DV is a crime inside the family and law enforcement has the power and authority to protect people from it. That said, the problem is often overlooked, excused or denied. Often the incidents of physical abuse (DV) seem minor when compared to those we read about or see on TV or heard about from other survivors. This is a form of denial. Domestic Violence (DV) can happen to anyone, regardless of ones socio-economic circumstances. The number one sign that someone is in an abusive relationship is their fear of their significant other./the other person. No one should live in fear of the person they love.

Physical abuse tends to occur at moments of great stress. Many people who commit physical abuse were often abused themselves as children. As a result they rationalize the abuse and don't see it as inappropriate and can consider it appropriate discipline. People who commit physical abuse have poor impulse control. This prevents them from thinking about what happens as a result of their actions. Abuse tends to be learned, passed down from generation to generation often referred to as "the cycle of violence". The same is true for children witnessing domestic violence. Many abused children have low self-esteem. The abusers will usually make their children feel that the violence is their fault. Even when the violence isn't directed towards the child, such as domestic violence they often feel guilty and blame themselves.also feel grief and shame over the abuse that is occurring to themselves or to others in the family. There parents are unable to create nurturing bonds with their children and the children are at greater risk for abuse and neglect. Children in these homes have more anxiety than children not exposed. They live in fear of the next violent act, towards them or others in the family and they have fear that their parents will abandon them. As a result, their anxiety can develop into panic disorder, phobias and other mal-adaptive defenses. Over time, untreated anxiety can impair a child's life and ability to function.

The scars of domestic violence run deep and can stay with a person long after they have escaped the abusive situation.
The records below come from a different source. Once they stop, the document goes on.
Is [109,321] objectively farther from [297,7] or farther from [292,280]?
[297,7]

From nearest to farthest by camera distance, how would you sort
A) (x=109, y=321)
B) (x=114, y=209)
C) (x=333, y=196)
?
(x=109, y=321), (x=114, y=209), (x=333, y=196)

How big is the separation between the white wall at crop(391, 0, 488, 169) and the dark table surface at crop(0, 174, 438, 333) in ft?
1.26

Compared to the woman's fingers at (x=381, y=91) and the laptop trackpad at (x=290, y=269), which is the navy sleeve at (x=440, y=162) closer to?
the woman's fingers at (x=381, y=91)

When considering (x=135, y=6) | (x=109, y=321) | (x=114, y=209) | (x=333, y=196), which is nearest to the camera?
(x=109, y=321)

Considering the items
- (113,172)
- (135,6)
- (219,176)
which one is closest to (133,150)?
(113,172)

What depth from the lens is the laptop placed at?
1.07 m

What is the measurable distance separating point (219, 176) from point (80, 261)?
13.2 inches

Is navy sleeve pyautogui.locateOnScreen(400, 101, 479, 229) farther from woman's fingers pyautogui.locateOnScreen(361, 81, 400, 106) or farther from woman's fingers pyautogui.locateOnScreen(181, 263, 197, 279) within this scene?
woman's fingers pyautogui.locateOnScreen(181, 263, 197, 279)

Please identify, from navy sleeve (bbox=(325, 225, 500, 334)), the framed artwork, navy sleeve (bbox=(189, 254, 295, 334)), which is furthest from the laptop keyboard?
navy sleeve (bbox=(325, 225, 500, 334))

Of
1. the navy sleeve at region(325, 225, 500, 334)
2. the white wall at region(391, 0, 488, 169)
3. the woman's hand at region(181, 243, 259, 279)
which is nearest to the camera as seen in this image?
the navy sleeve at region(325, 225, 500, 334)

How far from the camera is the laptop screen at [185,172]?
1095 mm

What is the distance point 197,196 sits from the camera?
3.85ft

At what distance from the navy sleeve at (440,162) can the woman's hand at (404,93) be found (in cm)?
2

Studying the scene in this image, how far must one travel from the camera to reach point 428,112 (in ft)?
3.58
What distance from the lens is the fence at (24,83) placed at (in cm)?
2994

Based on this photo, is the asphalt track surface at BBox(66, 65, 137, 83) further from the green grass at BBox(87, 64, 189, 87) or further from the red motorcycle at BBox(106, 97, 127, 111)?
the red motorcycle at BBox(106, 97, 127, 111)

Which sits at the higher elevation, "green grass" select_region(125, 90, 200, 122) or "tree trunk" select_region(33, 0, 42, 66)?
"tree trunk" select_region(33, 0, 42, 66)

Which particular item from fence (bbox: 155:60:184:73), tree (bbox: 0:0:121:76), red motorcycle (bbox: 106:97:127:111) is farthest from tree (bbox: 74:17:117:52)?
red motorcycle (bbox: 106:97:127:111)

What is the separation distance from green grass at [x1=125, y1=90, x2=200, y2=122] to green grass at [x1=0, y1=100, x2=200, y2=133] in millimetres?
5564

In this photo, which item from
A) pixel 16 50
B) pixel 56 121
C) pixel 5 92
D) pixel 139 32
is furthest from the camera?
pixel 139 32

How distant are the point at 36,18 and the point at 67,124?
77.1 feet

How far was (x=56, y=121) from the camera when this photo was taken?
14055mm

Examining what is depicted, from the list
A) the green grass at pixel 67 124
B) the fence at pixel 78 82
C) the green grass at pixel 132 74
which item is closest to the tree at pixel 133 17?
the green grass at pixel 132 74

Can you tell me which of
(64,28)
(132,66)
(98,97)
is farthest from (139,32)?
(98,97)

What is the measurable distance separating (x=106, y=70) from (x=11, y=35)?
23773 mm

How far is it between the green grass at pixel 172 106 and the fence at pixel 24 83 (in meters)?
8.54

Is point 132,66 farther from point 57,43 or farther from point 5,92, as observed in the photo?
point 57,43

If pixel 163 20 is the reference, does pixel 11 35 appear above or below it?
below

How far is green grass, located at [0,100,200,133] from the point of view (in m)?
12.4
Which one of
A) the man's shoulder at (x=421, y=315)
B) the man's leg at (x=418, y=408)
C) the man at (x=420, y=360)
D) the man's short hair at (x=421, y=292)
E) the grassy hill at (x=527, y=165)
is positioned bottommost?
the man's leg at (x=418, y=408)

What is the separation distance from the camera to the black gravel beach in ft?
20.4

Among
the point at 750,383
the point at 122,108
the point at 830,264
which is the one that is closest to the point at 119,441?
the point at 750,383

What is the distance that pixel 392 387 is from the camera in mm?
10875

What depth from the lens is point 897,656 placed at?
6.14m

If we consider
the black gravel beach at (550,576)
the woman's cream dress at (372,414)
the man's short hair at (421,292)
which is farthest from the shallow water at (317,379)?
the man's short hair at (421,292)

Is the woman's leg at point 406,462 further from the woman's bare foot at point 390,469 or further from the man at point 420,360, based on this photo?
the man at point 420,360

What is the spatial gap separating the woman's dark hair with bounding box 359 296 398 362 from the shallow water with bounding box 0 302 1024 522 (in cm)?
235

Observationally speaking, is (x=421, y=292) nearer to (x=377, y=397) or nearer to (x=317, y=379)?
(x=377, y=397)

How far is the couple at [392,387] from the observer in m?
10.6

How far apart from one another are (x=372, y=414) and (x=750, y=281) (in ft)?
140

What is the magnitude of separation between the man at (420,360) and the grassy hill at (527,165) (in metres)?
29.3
These relationships can destroy or chip away at a persons self-worth, lead to anxiety and depression and making someone feel helpless and alone. Victims of domestic abuse are struggle with unsetting emotions, frightening memories and a sense of constant danger. People often feel emotionally numb, disconnected from themselves, often isolated from others and unable to trust people. The good news is that through therapy people can learns new coping skill, heal the deep scars, and improve the quality of their life.